The Penn Entertainment–ESPN partnership, once pitched as a potential 10-year, $2 billion powerhouse, is now ending early. What used to be ESPN Bet has already been rebranded as theScore Bet, as Penn retreats back to the brand it actually understands.
DraftKings now steps in as the new official sportsbook and odds provider across all ESPN platforms moving forward.
Key Highlights From the Deal reported by Sportico:
1. DraftKings becomes ESPN’s official sportsbook & odds provider
Starting immediately:
- Odds across ESPN TV, app, digital, and fantasy will be powered by DraftKings.
- This includes sportsbook, daily fantasy, and Pick6 products.
- A full integration rollout is targeted for 2026.
Financial terms of the deal were not disclosed, but here’s the part we do know:
- Penn agreed to pay ESPN $38 million to settle its remaining obligation through November.
- Penn is also paying an additional $5 million to help promote the switch to theScore Bet.
(Yes, Penn is basically paid ESPN to leave. Wild.)
Before Penn entered the picture, DraftKings and Caesars were already “co-exclusive” partners with ESPN… so this is a return to the familiar.
2. DraftKings’ upcoming prediction market will be included
A source familiar with the agreement confirmed the deal includes DraftKings’ new prediction market product, scheduled to launch this winter.
The strategy:
- Launch prediction markets in states where DK Sportsbook isn’t available
- Go straight at Kalshi and Polymarket, who have exploded in the last 18 months
- Use ESPN exposure to immediately turbo-charge interest
ESPN is expected to show prediction-market data next to other game-day indicators, including:
- Fan voting
- ESPN model projections
- Betting splits
This is a massive discoverability advantage for DraftKings, a chance to onboard millions of fans who have never interacted with a regulated event-contract market.
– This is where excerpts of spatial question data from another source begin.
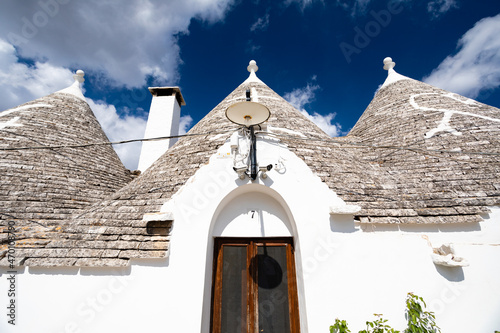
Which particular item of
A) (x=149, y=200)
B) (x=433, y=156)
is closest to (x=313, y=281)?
(x=149, y=200)

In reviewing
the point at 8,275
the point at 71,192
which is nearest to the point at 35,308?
the point at 8,275

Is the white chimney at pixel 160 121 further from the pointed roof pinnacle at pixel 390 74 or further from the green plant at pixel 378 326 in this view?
the pointed roof pinnacle at pixel 390 74

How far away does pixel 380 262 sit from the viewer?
10.2ft

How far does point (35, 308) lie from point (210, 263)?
2522mm

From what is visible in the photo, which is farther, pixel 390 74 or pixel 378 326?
pixel 390 74

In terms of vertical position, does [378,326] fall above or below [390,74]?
below

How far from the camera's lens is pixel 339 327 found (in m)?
2.80

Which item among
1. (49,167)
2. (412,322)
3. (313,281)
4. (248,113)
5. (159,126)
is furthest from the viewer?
(159,126)

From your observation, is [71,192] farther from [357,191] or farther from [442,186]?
[442,186]

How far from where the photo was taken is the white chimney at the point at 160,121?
9547 mm

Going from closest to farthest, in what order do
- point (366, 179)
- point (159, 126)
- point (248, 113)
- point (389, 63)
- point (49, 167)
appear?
point (248, 113) < point (366, 179) < point (49, 167) < point (389, 63) < point (159, 126)

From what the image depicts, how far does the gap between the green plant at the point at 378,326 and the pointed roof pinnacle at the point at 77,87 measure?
39.9 ft

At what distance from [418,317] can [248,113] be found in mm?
3963

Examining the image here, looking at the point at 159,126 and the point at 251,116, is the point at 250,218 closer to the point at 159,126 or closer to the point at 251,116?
the point at 251,116
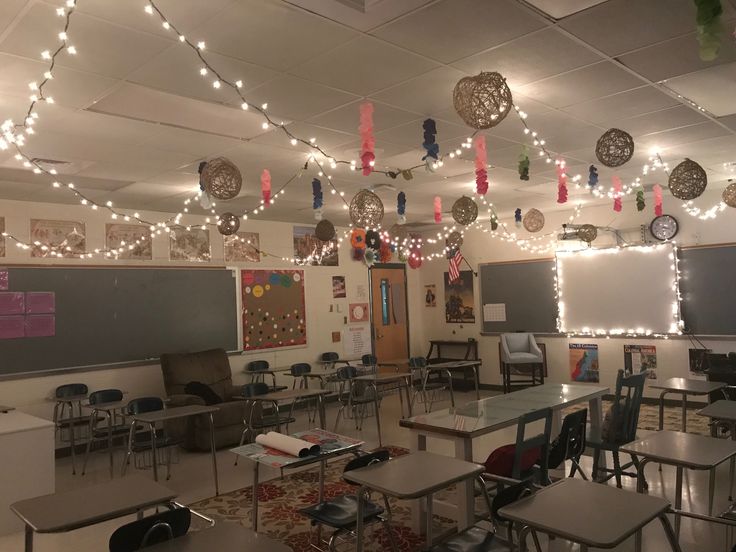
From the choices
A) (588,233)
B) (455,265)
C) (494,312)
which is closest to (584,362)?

3. ESPN keeps its betting infrastructure, without running its own book
Despite ESPN Bet’s failure, the company spent two years building:
- Internal betting tools
- On-air workflows
- Integrated odds systems
- Fantasy + betting crossover features
ESPN VP of Betting & Fantasy Mike Morrison says all of that will now be reused under the DraftKings partnership:
“We have significant aspirations here. We’re really bullish about the betting business.”
The big takeaway:
ESPN wants to be a betting-content machine, not a betting operator.
DraftKings handles the operations. ESPN handles the eyeballs.
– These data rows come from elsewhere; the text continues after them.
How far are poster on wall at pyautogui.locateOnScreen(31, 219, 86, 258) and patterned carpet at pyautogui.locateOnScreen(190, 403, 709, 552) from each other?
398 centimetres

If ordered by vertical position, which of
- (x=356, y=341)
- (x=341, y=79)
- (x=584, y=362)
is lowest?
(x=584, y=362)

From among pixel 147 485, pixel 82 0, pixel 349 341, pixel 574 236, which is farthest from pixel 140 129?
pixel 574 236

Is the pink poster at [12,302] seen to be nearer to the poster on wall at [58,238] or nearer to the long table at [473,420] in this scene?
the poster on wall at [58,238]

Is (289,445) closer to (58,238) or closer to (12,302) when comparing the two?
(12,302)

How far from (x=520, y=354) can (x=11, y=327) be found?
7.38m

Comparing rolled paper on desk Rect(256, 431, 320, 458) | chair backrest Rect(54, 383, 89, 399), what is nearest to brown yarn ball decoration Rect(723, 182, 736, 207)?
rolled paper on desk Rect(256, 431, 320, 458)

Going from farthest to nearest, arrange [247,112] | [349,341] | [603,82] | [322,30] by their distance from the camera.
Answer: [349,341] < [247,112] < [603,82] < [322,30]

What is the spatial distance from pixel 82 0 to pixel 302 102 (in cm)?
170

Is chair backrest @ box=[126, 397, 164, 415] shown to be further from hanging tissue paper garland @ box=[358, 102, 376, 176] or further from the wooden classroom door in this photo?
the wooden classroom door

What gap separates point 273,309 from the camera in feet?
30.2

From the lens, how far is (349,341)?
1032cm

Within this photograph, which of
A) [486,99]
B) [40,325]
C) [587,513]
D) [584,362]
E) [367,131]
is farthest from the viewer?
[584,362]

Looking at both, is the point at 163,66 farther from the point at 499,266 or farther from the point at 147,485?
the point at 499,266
4. DraftKings CEO Jason Robins initiated the deal
According to the reporting, Robins personally contacted ESPN Chairman Jimmy Pitaro earlier this year, after Penn CEO Jay Snowden hinted publicly that Penn might walk away from ESPN early.
DraftKings saw an opening and seized it.
5. DraftKings brings its massive database to ESPN
The benefits ESPN gets from DraftKings:
- Email + in-app promos to DK’s huge customer base
- Boost to ESPN’s direct-to-consumer subscription business
- Existing league partnerships DK already has (NFL, NBA, MLB, NHL, etc.)
- Ability for ESPN to get more creative with betting-focused storytelling and integrations
DK also recently announced a separate deal with NBCUniversal, meaning DraftKings is now positioning itself as the dominant media-integrated sportsbook in the United States.